フォントは現在の紙媒体やメディア、視覚情報伝達の手段としてなくてはならない、人の「声」を伝える大切な存在である。どんな文章であろうと書き手の意思が形となって見えるのは、その書き手が自らの手で書いた文字や、フォントを使って出力された文字に委ねられる。例えば本を朗読する時どんなトーンで読むかによって物語の印象が変わるのと同じように、入力された文字がどんなフォントで表現されているかによって、その文章の印象は大きく異なる。

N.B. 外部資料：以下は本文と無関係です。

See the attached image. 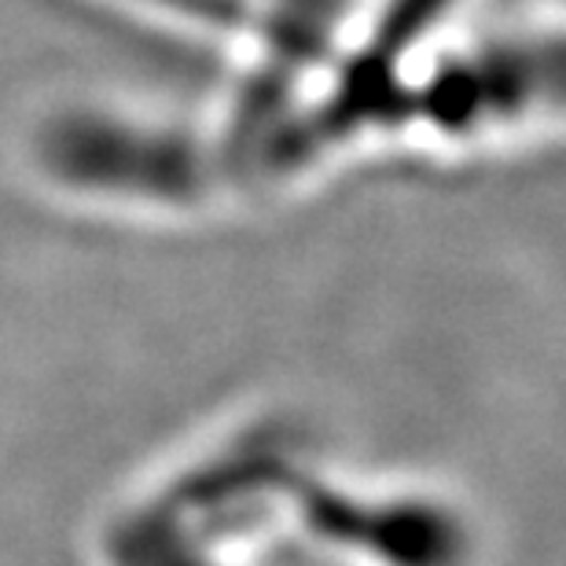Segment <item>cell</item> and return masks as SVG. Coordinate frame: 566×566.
Returning <instances> with one entry per match:
<instances>
[{
  "instance_id": "6da1fadb",
  "label": "cell",
  "mask_w": 566,
  "mask_h": 566,
  "mask_svg": "<svg viewBox=\"0 0 566 566\" xmlns=\"http://www.w3.org/2000/svg\"><path fill=\"white\" fill-rule=\"evenodd\" d=\"M27 166L55 196L147 218L210 210L243 185L232 137L104 99L44 111L27 133Z\"/></svg>"
},
{
  "instance_id": "3957f363",
  "label": "cell",
  "mask_w": 566,
  "mask_h": 566,
  "mask_svg": "<svg viewBox=\"0 0 566 566\" xmlns=\"http://www.w3.org/2000/svg\"><path fill=\"white\" fill-rule=\"evenodd\" d=\"M280 534L338 566H479V523L449 490L327 471L310 449L283 490Z\"/></svg>"
},
{
  "instance_id": "7a4b0ae2",
  "label": "cell",
  "mask_w": 566,
  "mask_h": 566,
  "mask_svg": "<svg viewBox=\"0 0 566 566\" xmlns=\"http://www.w3.org/2000/svg\"><path fill=\"white\" fill-rule=\"evenodd\" d=\"M276 537L273 460L221 427L115 496L93 526V566H254Z\"/></svg>"
},
{
  "instance_id": "277c9868",
  "label": "cell",
  "mask_w": 566,
  "mask_h": 566,
  "mask_svg": "<svg viewBox=\"0 0 566 566\" xmlns=\"http://www.w3.org/2000/svg\"><path fill=\"white\" fill-rule=\"evenodd\" d=\"M468 8L471 0H368L354 38H346L324 71V93L346 126L357 129L371 88L427 44L449 38V27Z\"/></svg>"
}]
</instances>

「はくれい」は情緒的な言葉や文章を組むことを想定した明朝体である。岡倉天心『茶の本』(訳: 村岡博)第六章「花」の文中の「日本の花は散る時さえも誇らしく、はかなく美しい」という表現から着想を得た。日本の文字が持つ筆の質感や、しなやかな曲線を生かしたエレメントで制作した。伝統的な手書きの手法とシステマチックな構造を作ることがこの作品のサブテーマであり、そうすることで太いものから細いものまで、仮名と漢字を5つのウエイトを持つ書体となった。
文章の中には様々な書き手の思いが介在し、その言葉を伝えたいイメージに近い形で読み手に伝えるのがフォントの役目の一つである。言葉に添えられた「はくれい」とともに物語に没頭してもらえたら嬉しい。